И еще один недопустимый изъян, которого не было бы, если бы... В учебнике слишком часто встречается один и тот же оборот речи, содержащий стилистическую ошибку: "И платить за него приходится самую высокую цену (...)" (I, 272), "Увы, но за это "преодоление" пришлось заплатить самую серьезную цену (...)" (II,72), "она должна заплатить страшную цену" (II, 129), "платят за это страшную цену" (II, 146), "заплатил непомерно дорогую цену" (II, 410), "заплатила слишком дорогую цену" (II, 418). Ошибка эта, видимо, намертво въелась в речь самого Александра Архангельского, которому принадлежат все содержащие ее статьи, что, конечно, является тем самым курьезным исключением, только подтверждающим многочисленные достоинства известного литератора. Плачевно то, что до выхода учебника в свет он об этом не узнал, хотя редактор и корректор обозначены в выходных данных рецензируемого издания как реально существующие единицы.

Однако никаких сомнений нет, что именно на этих единицах было сэкономлено - и уже только поэтому приходится рекомендовать этому хорошему, даже очень хорошему во многих отношениях учебнику четвертое издание. Ведь речь идет о школьном учебнике литературы, задача которого не только развивать мыслительные навыки детей, но и давать образцы их изложения - попавшие туда ошибки неизбежно кодифицируются в юношеском сознании.

Готовя дочь подруги к поступлению в гуманитарный вуз - мне надо вырвать умного ребенка из моей родной провинции, в которой все лучше и лучше живется торгашам, проституткам и курортникам, - я обшарила полки книжных магазинов и не нашла ничего более удачного по методологическому уровню: в этом отношении учебник просто замечательный. Однако редакторскую работу мне пришлось сделать самой, испещрив обе книжки вымарываниями и маргиналиями, а Некрасова мы со Святославой изучали по лучшему на мой взгляд учебнику 90-х: Ю.В. Лебедев. Литература. Учебное пособие для учащихся 10 класса средней школы. В двух частях. 2-е издание. - М.: Просвещение, 1994.

□ □ □

**УСЛОВИЕ ЗАДАНИЯ:**
Ответьте по отрывку на вопросы:
1. Кому принадлежат все статьи учебника, содержащие повторяющуюся стилистическую ошибку?
2. Какое по счету издание автор рекомендует этому учебнику?
3. По какому учебнику изучали Некрасова со Святославой?
Приведенные далее строки представляют собой отдельный материал, не связанный с отрывком.

**ИСХОДНЫЕ ДАННЫЕ:**
□ □ □

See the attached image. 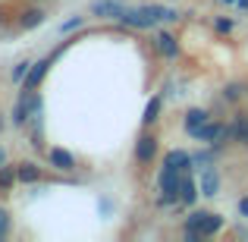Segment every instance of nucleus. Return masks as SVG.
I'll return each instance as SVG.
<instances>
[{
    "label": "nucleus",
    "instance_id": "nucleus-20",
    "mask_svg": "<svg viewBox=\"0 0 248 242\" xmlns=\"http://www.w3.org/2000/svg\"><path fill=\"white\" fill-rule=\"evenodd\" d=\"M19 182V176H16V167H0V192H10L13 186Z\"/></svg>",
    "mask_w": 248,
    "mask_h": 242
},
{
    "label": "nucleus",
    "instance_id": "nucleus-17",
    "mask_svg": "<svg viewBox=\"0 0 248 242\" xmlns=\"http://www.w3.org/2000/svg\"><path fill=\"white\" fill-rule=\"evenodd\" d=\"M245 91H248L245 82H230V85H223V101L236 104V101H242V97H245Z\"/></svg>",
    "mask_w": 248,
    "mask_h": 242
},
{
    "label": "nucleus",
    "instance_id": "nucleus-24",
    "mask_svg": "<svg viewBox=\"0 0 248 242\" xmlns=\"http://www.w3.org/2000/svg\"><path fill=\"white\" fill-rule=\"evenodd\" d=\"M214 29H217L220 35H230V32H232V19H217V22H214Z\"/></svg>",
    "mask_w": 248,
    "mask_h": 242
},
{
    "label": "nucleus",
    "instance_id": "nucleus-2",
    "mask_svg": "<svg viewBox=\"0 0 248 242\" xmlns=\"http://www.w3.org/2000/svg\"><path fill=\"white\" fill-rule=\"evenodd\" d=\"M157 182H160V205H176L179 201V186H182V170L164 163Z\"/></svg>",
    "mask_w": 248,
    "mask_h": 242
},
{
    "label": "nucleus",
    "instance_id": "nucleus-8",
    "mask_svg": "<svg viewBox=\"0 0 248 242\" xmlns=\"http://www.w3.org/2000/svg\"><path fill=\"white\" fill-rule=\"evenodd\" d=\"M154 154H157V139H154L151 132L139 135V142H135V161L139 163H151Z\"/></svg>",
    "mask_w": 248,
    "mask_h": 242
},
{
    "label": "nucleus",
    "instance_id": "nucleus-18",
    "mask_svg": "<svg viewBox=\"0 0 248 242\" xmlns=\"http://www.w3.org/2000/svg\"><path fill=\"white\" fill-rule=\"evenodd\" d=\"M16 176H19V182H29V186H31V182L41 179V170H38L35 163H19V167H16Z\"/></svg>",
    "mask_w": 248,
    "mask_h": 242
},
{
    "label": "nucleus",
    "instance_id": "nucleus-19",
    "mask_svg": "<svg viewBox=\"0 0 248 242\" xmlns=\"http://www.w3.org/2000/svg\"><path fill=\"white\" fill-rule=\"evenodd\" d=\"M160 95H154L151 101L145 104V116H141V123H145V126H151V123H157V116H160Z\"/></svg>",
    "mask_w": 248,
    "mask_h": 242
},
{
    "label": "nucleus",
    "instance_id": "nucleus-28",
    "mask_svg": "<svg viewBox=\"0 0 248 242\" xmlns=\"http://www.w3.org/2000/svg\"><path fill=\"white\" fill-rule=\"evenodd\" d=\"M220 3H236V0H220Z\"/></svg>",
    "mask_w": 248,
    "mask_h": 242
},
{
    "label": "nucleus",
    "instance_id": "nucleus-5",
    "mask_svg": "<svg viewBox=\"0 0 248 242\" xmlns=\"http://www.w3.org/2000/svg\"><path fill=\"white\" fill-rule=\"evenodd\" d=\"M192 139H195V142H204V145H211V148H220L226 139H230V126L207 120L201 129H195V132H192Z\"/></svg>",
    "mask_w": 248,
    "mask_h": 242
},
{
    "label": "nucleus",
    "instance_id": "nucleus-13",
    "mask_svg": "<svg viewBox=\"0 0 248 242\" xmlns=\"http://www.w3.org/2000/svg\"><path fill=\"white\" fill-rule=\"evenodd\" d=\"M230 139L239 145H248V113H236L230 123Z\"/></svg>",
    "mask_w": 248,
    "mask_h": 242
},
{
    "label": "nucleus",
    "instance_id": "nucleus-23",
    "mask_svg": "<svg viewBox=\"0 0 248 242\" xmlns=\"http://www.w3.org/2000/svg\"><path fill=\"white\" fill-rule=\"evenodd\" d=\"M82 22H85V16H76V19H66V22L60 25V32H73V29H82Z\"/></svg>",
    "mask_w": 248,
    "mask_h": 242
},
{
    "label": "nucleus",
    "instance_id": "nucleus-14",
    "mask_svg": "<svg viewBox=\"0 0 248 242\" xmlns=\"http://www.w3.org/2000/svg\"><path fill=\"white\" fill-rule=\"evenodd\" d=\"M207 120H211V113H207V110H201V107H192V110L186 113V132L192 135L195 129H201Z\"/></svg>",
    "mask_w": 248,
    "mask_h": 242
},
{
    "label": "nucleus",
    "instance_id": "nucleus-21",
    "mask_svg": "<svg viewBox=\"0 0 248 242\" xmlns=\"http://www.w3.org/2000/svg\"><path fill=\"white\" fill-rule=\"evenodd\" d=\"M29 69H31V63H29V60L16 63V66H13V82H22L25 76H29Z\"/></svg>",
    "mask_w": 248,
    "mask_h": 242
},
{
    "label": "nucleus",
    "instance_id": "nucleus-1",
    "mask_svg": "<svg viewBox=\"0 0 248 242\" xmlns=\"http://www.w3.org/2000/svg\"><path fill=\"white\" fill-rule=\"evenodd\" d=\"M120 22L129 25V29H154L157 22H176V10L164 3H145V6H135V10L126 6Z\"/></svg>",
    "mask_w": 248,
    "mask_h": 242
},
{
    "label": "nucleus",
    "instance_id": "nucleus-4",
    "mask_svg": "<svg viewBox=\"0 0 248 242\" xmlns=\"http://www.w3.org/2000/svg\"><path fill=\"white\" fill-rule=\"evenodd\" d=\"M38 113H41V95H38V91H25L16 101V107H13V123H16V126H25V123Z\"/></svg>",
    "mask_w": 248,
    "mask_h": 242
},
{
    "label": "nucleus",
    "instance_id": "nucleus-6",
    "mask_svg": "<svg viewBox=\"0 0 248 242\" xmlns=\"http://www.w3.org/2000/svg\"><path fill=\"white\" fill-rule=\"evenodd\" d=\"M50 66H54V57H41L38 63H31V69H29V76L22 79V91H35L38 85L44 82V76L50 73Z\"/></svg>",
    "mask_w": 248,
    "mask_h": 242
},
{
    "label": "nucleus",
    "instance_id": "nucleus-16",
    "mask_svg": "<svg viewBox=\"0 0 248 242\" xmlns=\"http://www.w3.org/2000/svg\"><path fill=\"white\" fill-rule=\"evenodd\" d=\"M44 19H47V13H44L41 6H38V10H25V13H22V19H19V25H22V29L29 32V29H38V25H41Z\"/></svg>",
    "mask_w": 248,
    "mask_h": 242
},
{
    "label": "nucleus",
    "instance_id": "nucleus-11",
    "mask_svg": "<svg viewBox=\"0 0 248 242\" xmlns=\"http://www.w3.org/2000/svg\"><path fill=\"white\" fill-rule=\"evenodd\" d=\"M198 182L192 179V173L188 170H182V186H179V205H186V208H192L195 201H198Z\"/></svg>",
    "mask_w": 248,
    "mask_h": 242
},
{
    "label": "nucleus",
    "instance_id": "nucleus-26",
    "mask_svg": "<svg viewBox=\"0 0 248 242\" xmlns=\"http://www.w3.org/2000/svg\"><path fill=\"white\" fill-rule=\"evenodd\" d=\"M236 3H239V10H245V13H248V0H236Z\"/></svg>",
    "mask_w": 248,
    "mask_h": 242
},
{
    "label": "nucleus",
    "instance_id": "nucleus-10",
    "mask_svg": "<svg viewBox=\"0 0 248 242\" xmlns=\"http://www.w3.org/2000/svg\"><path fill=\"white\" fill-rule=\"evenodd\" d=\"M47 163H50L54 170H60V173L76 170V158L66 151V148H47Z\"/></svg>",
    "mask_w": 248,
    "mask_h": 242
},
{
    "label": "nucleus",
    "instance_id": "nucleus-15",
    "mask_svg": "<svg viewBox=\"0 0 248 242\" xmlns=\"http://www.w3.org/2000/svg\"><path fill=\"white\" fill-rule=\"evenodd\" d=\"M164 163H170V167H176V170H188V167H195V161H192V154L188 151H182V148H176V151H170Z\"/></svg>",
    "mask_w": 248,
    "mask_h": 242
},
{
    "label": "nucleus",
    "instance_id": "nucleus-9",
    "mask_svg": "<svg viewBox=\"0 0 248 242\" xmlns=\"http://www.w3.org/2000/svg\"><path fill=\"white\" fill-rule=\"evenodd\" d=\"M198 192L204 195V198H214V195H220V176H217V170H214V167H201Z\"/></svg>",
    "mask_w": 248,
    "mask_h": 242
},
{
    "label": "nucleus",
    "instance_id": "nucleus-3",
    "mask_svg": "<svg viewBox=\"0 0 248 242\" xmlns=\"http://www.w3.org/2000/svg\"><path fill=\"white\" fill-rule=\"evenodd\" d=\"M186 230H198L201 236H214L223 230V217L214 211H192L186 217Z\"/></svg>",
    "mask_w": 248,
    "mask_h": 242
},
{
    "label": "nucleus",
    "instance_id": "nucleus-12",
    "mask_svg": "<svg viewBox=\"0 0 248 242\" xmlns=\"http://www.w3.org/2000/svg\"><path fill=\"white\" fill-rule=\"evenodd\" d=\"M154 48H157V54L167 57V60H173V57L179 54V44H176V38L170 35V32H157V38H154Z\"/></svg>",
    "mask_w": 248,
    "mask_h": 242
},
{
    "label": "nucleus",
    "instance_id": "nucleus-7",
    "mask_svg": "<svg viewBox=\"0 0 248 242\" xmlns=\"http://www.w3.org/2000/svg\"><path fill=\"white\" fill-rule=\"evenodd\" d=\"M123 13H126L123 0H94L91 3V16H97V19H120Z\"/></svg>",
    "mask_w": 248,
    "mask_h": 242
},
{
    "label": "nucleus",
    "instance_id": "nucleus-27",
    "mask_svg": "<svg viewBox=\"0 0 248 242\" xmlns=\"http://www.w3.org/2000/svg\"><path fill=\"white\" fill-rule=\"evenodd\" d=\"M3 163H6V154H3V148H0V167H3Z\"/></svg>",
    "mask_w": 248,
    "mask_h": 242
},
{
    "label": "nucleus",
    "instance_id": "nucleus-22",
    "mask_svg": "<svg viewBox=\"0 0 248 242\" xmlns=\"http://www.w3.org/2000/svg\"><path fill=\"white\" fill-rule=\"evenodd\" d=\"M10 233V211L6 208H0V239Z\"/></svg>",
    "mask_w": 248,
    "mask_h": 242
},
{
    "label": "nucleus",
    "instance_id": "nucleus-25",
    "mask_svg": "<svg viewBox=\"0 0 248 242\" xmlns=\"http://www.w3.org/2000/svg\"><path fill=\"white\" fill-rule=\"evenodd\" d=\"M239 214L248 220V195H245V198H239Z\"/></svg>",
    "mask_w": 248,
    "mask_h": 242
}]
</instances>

□ □ □

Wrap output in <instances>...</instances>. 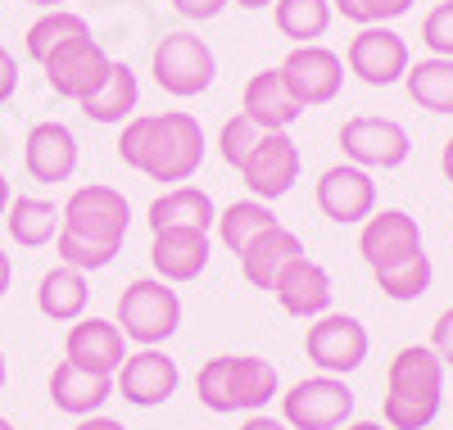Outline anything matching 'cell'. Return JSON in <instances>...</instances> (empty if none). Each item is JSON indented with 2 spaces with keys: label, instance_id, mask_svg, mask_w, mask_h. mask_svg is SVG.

□ □ □

**ОБРАЗЕЦ ОТВЕТА:**
1. Александру Архангельскому.
2. Четвертое издание.
3. По учебнику Ю.В. Лебедева «Литература. Учебное пособие для учащихся 10 класса средней школы» в двух частях, 2-е издание (М.: Просвещение, 1994).